Need Help Regarding TabNetEncoder output and TabNetPretraining

Hazqeel09 commented 1 year ago

Hye, Optimox. As you answered previously, I can use TabNetEncoder to produce custom sizes of embedding. Upon testing the layer, I realised it produced three outputs, I dont know which one is more important.

The paper that I tried to copy also used unsupervised training. TabNetPretraining layer also produced three different outputs. I checked the outputs' meaning on GitHub but I also doesnt know which one is important and how to use that to pass to TabNetEncoder.

The paper that I'm trying to duplicate is here (https://ieeexplore.ieee.org/document/9658729). Basically, the methods that I need to duplicate from the paper are:

Unsupervised learning using TabNet
Encode the value using TabNet
Get feature importance

I already managed the transformer part, but I'm still stuck at the TabNet part.

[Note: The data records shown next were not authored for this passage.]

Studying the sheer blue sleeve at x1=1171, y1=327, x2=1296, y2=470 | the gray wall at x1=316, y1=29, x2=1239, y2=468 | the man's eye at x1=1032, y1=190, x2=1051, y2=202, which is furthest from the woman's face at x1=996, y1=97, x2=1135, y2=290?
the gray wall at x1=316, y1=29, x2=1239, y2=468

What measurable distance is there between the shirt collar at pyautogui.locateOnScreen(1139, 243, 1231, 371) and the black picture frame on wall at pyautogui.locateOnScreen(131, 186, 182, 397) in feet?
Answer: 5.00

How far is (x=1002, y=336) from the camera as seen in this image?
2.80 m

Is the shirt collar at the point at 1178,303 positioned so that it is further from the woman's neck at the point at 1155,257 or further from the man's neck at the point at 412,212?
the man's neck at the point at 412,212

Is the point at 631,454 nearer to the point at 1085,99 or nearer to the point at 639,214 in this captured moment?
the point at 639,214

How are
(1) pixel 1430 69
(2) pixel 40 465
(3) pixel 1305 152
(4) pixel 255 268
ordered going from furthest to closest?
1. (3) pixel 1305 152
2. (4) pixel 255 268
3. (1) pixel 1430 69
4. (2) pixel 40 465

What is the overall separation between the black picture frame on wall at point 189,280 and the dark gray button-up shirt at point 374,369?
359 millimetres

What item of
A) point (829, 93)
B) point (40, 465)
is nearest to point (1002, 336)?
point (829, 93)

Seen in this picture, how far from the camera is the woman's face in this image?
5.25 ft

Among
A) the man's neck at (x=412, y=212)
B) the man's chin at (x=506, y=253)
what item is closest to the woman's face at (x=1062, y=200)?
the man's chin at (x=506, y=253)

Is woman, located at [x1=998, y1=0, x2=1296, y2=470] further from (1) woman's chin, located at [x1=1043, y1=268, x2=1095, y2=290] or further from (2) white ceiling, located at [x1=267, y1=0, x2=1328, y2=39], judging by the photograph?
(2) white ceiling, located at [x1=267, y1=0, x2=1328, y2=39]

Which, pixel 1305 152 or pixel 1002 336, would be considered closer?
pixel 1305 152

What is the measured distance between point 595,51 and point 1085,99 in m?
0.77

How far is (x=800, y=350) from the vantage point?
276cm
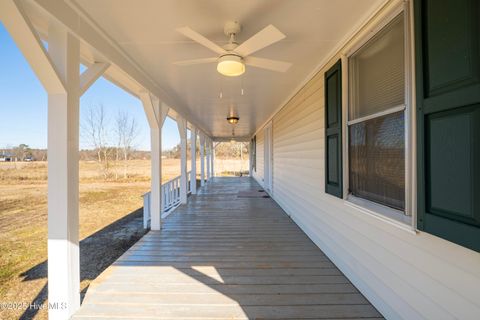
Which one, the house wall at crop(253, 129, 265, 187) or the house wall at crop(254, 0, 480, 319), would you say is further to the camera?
the house wall at crop(253, 129, 265, 187)

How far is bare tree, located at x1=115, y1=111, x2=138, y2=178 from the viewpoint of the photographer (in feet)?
52.8

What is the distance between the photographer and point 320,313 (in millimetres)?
2043

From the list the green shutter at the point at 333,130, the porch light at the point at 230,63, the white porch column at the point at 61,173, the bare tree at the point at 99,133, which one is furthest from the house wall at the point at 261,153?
the bare tree at the point at 99,133

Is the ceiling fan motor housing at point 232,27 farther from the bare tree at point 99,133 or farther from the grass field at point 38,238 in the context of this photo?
the bare tree at point 99,133

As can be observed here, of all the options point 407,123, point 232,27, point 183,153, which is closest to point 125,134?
point 183,153

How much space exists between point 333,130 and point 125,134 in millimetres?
16225

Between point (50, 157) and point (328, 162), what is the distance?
2.86 m

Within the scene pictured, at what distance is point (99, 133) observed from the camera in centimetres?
1490

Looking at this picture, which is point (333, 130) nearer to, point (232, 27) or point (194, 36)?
point (232, 27)

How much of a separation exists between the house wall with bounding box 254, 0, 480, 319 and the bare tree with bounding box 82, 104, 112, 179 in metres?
14.0

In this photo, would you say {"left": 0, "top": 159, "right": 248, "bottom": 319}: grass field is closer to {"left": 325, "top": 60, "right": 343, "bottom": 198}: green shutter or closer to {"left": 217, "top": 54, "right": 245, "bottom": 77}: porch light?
{"left": 217, "top": 54, "right": 245, "bottom": 77}: porch light

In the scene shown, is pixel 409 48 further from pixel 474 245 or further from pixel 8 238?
pixel 8 238

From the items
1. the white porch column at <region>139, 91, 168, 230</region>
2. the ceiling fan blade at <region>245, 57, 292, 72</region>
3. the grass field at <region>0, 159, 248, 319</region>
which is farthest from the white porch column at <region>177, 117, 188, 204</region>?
the ceiling fan blade at <region>245, 57, 292, 72</region>

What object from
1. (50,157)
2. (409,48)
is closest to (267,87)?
(409,48)
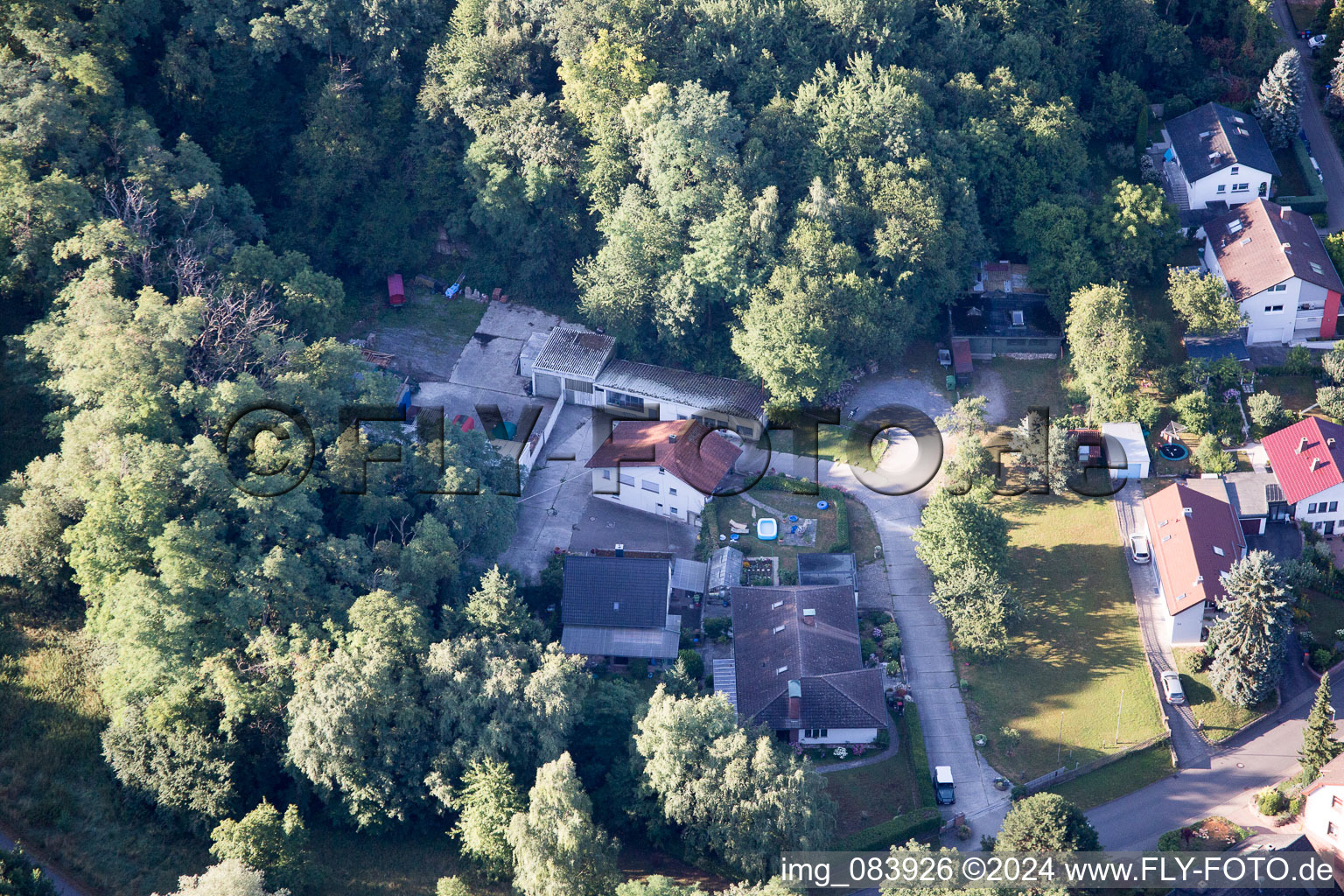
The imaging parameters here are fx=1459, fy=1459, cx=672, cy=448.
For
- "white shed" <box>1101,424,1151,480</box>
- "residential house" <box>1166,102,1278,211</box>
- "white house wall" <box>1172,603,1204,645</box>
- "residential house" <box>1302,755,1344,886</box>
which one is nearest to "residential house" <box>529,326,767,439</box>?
"white shed" <box>1101,424,1151,480</box>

Lastly, what is the difference between forward and forward mask?

Thank you.

Optimox commented 1 year ago

Hello,

The encoder outputs two things, the different steps outputs and an auxiliary value useful for computting the loss https://github.com/dreamquark-ai/tabnet/blob/bcae5f43b89fb2c53a0fe8be7c218a7b91afac96/pytorch_tabnet/tab_network.py#L188

You can see here how the auxiliary value for the loss is used : https://github.com/dreamquark-ai/tabnet/blob/bcae5f43b89fb2c53a0fe8be7c218a7b91afac96/pytorch_tabnet/abstract_model.py#L509

The forward_mask simply outputs the mask instead of the loss auxiliary so that it can be used for inference to get feature importances: see the explain method here https://github.com/dreamquark-ai/tabnet/blob/bcae5f43b89fb2c53a0fe8be7c218a7b91afac96/pytorch_tabnet/abstract_model.py#L303

What you can do:

simply use TabNetPretrainer to pretrain your encoder, use the standard library
extract the tabnet encoder weight by accessing the encoder clf.network.tabnet.encoder, create the encoder inside your pipeline and load the weights.
access the feature importance the same way the library do (you'll have to go inside the source code and copy paste some parts)
train your end to end pipeline with your BERT model

Hazqeel09 commented 1 year ago

I think I managed to get the model to learn and provide output but can you help to check if I'm doing it correctly? Thank you

Optimox commented 1 year ago

It does not make sense to load a state dict at each forward step, the first two lines should probably be inside the init method.

I don't think it's a good idea to reshape the output of tabnet's encoder to a 8x8 image. What kind of model is your NetRelu ?

You should probably use flattened representations of both model and concatenate them before passing them to a simple Linear head.

Hazqeel09 commented 1 year ago

I see your point, will move the code to be inside init method.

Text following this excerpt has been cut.